Bouwgrond enkel voor de happy few ?
Vlaamse regering lijkt adept van Harold Hotelling
De plannen van de Vlaamse regering in het beleidsplan ruimte Vlaanderen (BRV) sturen aan op minder beschikbare gronden voor de ontwikkeling van wonen of werken. Niettegenstaande bijv. de ruimte voor wonen sinds jaar en dag afgebakend is tot 16,5 % van Vlaanderen. Een percentage dat sindsdien niet overschreden kan worden. De maatregelen die onlangs op de regeringstafel verschenen, geven duidelijk de beleidsintentie aan om de schaarste van bouwgronden in de hand te werken. Daarmee toont de Vlaamse regering zich een volleerd leerling van Harold Hotelling, Amerikaans wiskundige van begin 20ste eeuw. Deze statisticus stelt uiteraard vast dat schaarste van een eindige grondstof leidt tot stijgende prijzen, maar hij geeft vooral aan dat het bewust verder beperken van die reeds slinkende grondstof aanzet tot prijsstijgingen die elkaar steeds sterker opvolgen. De vraag rijst dan ook of de Vlaamse regering inzet op bouwgrond voor de happy few in de nabije toekomst ?

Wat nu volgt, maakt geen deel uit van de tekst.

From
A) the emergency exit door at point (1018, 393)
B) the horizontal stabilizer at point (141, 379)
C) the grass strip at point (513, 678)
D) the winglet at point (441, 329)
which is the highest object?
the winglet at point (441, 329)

Het Witboek Beleidsplan Ruimte Vlaanderen (BRV) beoogt een daling van het ruimtebeslag (in ha/dag) van 6ha/dag in 2016 naar 3ha/dag in 2025 en 0ha/dag in 2040 (blauwe lijn). Dat vertraagd ritme in ruimbeslag betekent dat nog een kleine 25 000 ha kan ingenomen worden voor werken of wonen. Vandaag is evenwel juridisch voorzien dat er nog 78.000 ha kan ingezet worden. Dat houdt bijgevolg in dat het BRV voorziet om 50 000 ha niet meer te ontwikkelen. Een fikse daling (blauwe pijlen) dus van de voorraad ontwikkelbare gronden (oranje lijn).
Niet alleen die plotse slinkende voorraad zal het moeilijker en steeds duurder maken voor gezinnen om een woning te verwerven. Zo zullen er op korte termijn te weinig alternatieven voorhanden zijn, aangezien stadsvernieuwings- en verdichtingsprojecten gemiddeld 12 jaar in beslag kunnen nemen. Daarnaast zijn dergelijke projecten duurder want complexer dan bijv. nieuwe projectontwikkelingen in voorziene ruimte.

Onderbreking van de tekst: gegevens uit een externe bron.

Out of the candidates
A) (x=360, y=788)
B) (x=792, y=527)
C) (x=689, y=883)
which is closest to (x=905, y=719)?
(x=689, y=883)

Prijsstijgingen als beleidsintentie
Het zal niet verbazen dat vastgoedprijzen sterk afhangen van de voorraad gronden die nog kunnen ontwikkeld worden. Niet het minst in een markt met stagnerend aanbod enerzijds en stijgende vraag anderzijds. Nieuwbouw gedraagt zich daarbij als een soort drukventiel voor de vastgoedsector. Bij een stijgende bevolkingsgroei kan de vraag naar nieuwe woongelegenheden opgevangen worden door nieuwbouw te realiseren op ontwikkelbare gronden. Zo blijft de prijs van woningen beheersbaar.

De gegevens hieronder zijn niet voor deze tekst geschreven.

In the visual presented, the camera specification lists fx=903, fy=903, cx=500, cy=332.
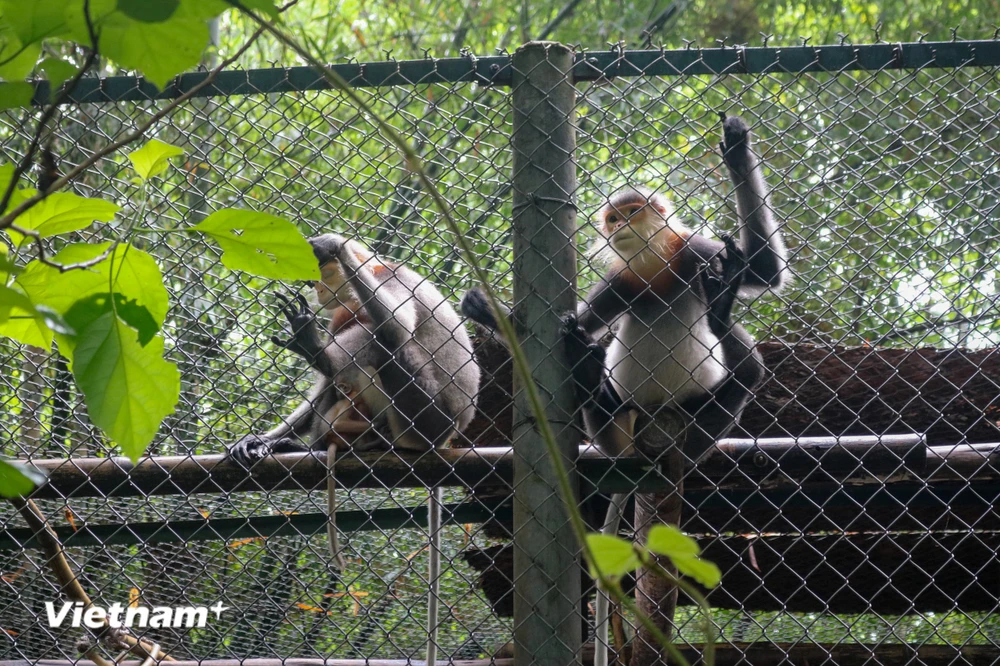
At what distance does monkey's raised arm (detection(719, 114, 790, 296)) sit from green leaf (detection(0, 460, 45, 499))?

Maar bij een plotse afname van de voorraad te ontwikkelen gronden - de beleidsintentie bij uitstek van het BRV - draait de overheid dat drukventiel gedeeltelijk toe. De extra druk die de overheid zo legt op de vastgoedmarkt zal meteen een prijsstijging veroorzaken (rode pijl). Naar analogie van de visie van de Amerikaanse wiskundige Harold Hotelling zullen de prijsstijgingen elkaar op middellange termijn evenwel sneller opvolgen. Zelfs in die mate dat de stijgingen een exponentieel karakter krijgen. Niet het minst vanwege de doelbewuste beperkingen die de overheid een reeds slinkende voorraad bouwgronden wenst op te leggen. Dit in combinatie met de extra 550.000 gezinnen die er in 2050 bijkomen in Vlaanderen.